Baxter's EduNET - Time Machine
700 Years Ago in North America

Anasazi Archaeology

By 1400 AD, almost all the Anasazi from throughout the Southwest had joined up into large pueblos scattered along the river systems of the Little Colorado and Rio Grande rivers in Arizona and New Mexico. Their descendants are still there in the few surviving pueblos. Why did they leave? It is impossible to find a single cause that can explain it, but there appear to be several that contributed. First, the climate in this period was somewhat unstable with erratic rainfall and periods of drought. This weather problem climaxed with a 38-year drought starting about 1270 that coincided with a world-wide cooling trend which significantly shortened the growing season. Perhaps also, the expanding population had pressed the limits of the land's capacity to support the people so that they were unable to survive the climatic upheavals of the 13th century.

Around 1100 AD, the city of Cahokia, 5 sq. km in area and home to 20,000- 40,000 people, was the largest settlement north of Mexico. It was located 12 kilometres east of the modern city of St. Louis in the United States, near where the Missouri and Mississippi rivers join up. Ruins today consist of 120 earth mounds where civic buildings and the homes of the nobles were located. The city centre, called the sacred precinct, was protected by a log stockade three to four metres high. Here the rulers of Cahokia lived and were buried. At the very centre was a huge earth mound, topped by a pole-framed temple more than 30 metres long. Merchants from Cahokia used the Mississippi and Missouri river systems to trade with people from the Gulf of Mexico to the Great Lakes to the Atlantic coast. After 1200 AD, the city went into decline for as yet unknown reasons, and by 1400 was virtually empty. Perhaps the people of Cahokia suffered from the same climatic changes as the Anasazi farther to the west.

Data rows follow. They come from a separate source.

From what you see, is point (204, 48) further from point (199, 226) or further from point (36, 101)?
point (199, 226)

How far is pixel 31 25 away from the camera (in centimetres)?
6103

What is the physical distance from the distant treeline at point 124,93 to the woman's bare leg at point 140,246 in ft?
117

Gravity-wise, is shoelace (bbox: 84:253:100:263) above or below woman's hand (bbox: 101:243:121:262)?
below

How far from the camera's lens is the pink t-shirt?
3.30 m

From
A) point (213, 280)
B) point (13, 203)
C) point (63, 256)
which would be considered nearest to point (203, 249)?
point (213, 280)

Another example of sophisticated hunting technique of the hunter-gatherer nations of the Great Plains of North America is shown by Head-Smashed-In Buffalo Jump, in Alberta, Canada. This is one of the oldest and best preserved buffalo jumps, in use from about 4000 BC up to 1800 AD. Bison are not stupid, and just like most people, they don't jump off cliffs for no reason. At Head- Smashed-In, there is a kind of optical illusion. Although 10 metres high, the grassy cliff edge blends into fields beyond, and from a distance, there does not appear to be a drop at all.

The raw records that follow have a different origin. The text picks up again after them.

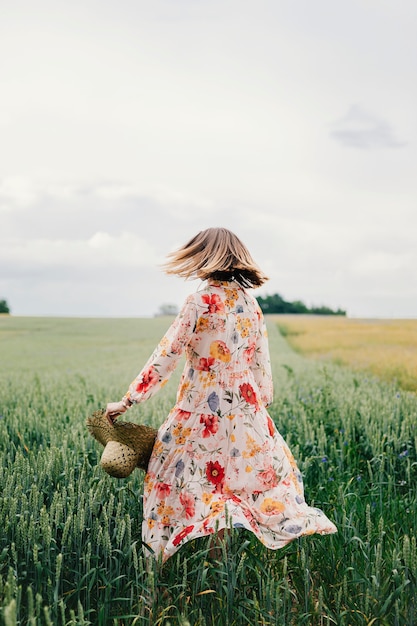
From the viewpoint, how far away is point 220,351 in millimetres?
3275

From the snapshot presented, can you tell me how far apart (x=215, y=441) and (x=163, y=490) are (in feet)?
1.22

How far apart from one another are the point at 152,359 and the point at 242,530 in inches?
44.8

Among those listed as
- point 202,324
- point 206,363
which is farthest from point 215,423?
point 202,324

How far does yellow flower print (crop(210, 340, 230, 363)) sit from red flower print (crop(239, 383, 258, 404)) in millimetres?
175

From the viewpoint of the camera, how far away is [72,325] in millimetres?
34656

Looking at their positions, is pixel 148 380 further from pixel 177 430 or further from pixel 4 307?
pixel 4 307

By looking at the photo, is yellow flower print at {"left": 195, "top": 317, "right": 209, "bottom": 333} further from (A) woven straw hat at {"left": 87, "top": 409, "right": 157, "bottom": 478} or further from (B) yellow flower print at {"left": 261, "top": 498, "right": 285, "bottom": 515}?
(B) yellow flower print at {"left": 261, "top": 498, "right": 285, "bottom": 515}

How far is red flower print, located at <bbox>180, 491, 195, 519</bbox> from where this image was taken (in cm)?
310

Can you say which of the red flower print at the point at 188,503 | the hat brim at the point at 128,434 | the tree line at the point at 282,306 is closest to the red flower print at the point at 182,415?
the hat brim at the point at 128,434

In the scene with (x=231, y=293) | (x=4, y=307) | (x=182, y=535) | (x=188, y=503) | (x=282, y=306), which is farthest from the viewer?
(x=282, y=306)

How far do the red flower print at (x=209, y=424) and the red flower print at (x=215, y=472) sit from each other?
15 cm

When the herd of bison was located, your band would pack up camp, moving to the temporary camp closer to the buffalo. The people walked there on foot, using dogs to help them on their way. Upon arriving you set up camp, putting up tipis and racks to dry meat. Imitating a lost calf, a buffalo runner would try and trick the herd into following the pitiful bleating. As the buffalo neared the cliff, all the other hunters would sneak up behind the herd and scare the animals. Suddenly the older cows who usually lead the herd, as they get close enough, see the cliff edge, but with several hundred stampeding bison behind there is no chance to stop and turn, and soon dozens of animals are tumbling over the cliff. Later after the meat was prepared and everything was ready, there were great feasts. Food was not a worry again, at least for a little while.